(TN) Help! Police allowed bail bondsman to search my house without my consent.

"> It is a Federal law that allows bail bondsmen to search the registered residence of a fugitive. The relevant Supreme Court case is Taylor v. Taintor." There is no FEDERAL LAW that gives a bail bondsman the right to search. Period. Absolutely none. Allow me to introduce you to the 4th amendment.

The Fourth Amendment (Amendment IV) to the United States Constitution is the part of the Bill of Rights that prohibits unreasonable searches and seizures and requires any warrant to be judicially sanctioned and supported by probable cause.

"All that said, in my state, bail bondsmen or their agents are supposed to tell you who they are and who the are looking for before they enter. Because she used your address on her bail bond application (even though it appears that you were not the one who bonded her out), it sounds that they had the right to search your home for her. At least, based in the info you provided. There may be further restrictions or allowances for bondsmen in your state, but this is how the feds look at it."

Jesus fuckin christ.
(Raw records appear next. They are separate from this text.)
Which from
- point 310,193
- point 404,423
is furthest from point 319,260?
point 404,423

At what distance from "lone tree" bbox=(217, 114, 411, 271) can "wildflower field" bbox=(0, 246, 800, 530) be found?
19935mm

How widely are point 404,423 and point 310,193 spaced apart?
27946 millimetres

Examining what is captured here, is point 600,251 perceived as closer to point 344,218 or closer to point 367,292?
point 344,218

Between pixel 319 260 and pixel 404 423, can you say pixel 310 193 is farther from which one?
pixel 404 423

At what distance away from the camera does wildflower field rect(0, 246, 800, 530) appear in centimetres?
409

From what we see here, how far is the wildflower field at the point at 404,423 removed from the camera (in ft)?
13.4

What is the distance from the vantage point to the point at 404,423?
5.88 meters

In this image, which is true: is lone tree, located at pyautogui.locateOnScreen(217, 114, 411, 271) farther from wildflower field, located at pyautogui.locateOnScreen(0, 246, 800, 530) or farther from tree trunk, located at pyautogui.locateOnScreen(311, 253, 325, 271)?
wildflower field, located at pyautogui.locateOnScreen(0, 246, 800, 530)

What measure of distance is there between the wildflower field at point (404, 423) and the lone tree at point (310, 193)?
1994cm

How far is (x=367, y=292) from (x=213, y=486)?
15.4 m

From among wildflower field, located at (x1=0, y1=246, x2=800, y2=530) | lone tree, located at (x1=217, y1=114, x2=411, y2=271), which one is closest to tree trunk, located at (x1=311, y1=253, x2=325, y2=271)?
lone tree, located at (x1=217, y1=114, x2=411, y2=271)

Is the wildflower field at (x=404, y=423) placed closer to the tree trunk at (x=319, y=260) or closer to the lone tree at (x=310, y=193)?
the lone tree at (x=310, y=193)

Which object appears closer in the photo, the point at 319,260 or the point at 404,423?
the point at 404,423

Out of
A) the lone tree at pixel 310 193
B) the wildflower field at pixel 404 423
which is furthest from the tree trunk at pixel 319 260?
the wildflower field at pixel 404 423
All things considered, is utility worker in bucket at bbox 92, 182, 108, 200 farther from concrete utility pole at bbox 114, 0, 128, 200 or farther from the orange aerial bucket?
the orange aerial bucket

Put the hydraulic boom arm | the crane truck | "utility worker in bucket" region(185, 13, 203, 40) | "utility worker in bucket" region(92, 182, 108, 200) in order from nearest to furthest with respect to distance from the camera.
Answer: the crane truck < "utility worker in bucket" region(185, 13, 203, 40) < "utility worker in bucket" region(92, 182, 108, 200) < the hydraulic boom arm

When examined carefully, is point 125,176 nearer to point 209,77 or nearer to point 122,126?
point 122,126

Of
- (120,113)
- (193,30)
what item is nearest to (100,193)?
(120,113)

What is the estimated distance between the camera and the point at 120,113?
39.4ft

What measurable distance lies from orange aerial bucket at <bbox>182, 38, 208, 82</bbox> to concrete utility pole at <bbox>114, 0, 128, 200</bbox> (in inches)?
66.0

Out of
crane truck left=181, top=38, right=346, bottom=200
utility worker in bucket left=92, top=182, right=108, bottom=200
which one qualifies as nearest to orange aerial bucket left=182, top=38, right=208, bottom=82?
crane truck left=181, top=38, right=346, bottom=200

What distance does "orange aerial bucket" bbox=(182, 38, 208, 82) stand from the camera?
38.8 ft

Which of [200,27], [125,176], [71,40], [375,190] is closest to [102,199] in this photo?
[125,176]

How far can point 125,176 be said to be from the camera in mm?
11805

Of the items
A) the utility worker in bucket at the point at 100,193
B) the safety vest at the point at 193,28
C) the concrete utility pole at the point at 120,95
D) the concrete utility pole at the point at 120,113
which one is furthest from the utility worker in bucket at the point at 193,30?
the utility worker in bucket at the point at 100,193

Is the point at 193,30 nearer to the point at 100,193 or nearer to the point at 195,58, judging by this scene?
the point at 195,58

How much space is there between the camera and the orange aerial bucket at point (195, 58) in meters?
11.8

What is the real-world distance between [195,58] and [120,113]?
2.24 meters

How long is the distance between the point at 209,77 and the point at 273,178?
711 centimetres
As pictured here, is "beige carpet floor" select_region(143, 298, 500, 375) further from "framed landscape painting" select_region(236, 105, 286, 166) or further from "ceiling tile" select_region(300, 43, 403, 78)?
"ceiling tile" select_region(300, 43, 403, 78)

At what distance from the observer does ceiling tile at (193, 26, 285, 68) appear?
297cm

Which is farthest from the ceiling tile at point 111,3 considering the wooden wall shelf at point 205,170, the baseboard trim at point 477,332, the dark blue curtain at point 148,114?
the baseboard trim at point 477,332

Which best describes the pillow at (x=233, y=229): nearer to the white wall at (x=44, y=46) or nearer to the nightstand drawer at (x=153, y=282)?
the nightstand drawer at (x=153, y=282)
I have already given you the info on FEDERAL LAW and the TN state law regarding a bail bondsman right to search.

"but this is how the feds look at it."

NO THEY DON'T. 4th amendment State law civil contract

Please explain to me how another individual can sign away my fuckin CIVIL RIGHTS.

You said you work in the bail industry. Tell me, is the bail contract a civil agreement or a court issued order.

"They may pursue him into another State; may arrest him on the Sabbath; and if necessary, may break and enter his house for that purpose."

Bull shit. Try that shit in Illinois, lets see how well that works out for you. (Check out their laws regarding bondsman and bail agents.)

"Nicholls v. Ingersoll is a related Supreme Court decision which guarantees the right of a bail bondsman to appoint an agent to apprehend a fugitive oh his behalf."

Why in the fuck did you quote this? This has nothing to do with search and seizure laws.